Nikki sleeps through the night. When she was a puppy I'd take her to the potty pad once during the night. Now that she is trained and sleeps in the bed with us she sleeps straight through until 7am, thank goodness!


----------



## almitra (Apr 24, 2009)

:biggrin: Pepper is 8 1/2 mos now, and we got her at 12 weeks. She began staying dry all night at 4 1/2 mos. Now she goes to bed at 8pm and sleeps til we get up 6:30-7:30 am. She is exclusively trained to outside only, no pee pee pads. During the day, however, she doesn't want to wait over 8 hours at a stretch.


----------



## beckybc03 (Jul 6, 2006)

Lilly definitely can sleep through the night without needing to potty. I like to sleep in late on the weekends...sometimes until noon....and Lilly is fine. On a normal night she never uses her pad but sometimes when I sleep in late she will "ask" to be put down so she can go. She probably started making it through the night around 6-8 months of age. 

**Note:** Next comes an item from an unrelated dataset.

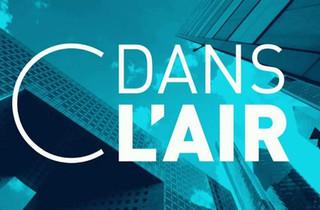C-dans-l-air-France-5-les-salaries-denon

I think that pee pad training helps with this issue. When Lilly was a puppy, and before she slept in my bed, I gated her in my kitchen with a pee pad so she could go when she needed to. It is very convenient!!


----------



## CarolynAnn (Apr 14, 2009)

QUOTE (almitra @ Sep 29 2009, 07:51 PM) index.php?act=findpost&pid=835232


> :biggrin: Pepper is 8 1/2 mos now, and we got her at 12 weeks. She began staying dry all night at 4 1/2 mos. Now she goes to bed at 8pm and sleeps til we get up 6:30-7:30 am. She is exclusively trained to outside only, no pee pee pads. During the day, however, she doesn't want to wait over 8 hours at a stretch.[/B]



We had the same experience with our little boy. Rocky sleeps in a crate in our bedroom and has been sleeping all night since about 4 months old. I go to bed early (10pm) and my husband later (1-2am). At first I was worried that I might sleep through his asking to go out, but my husband verified that Rocky doesn't make a peep after we go to bed. He occasionally will scratch at his door about 7 am, but will sleep later most of the time. Once we're up, though, better get him outdoors ASAP


----------



## Maglily (Feb 3, 2009)

Mine does and has since he was 4 months old (when I got him).


----------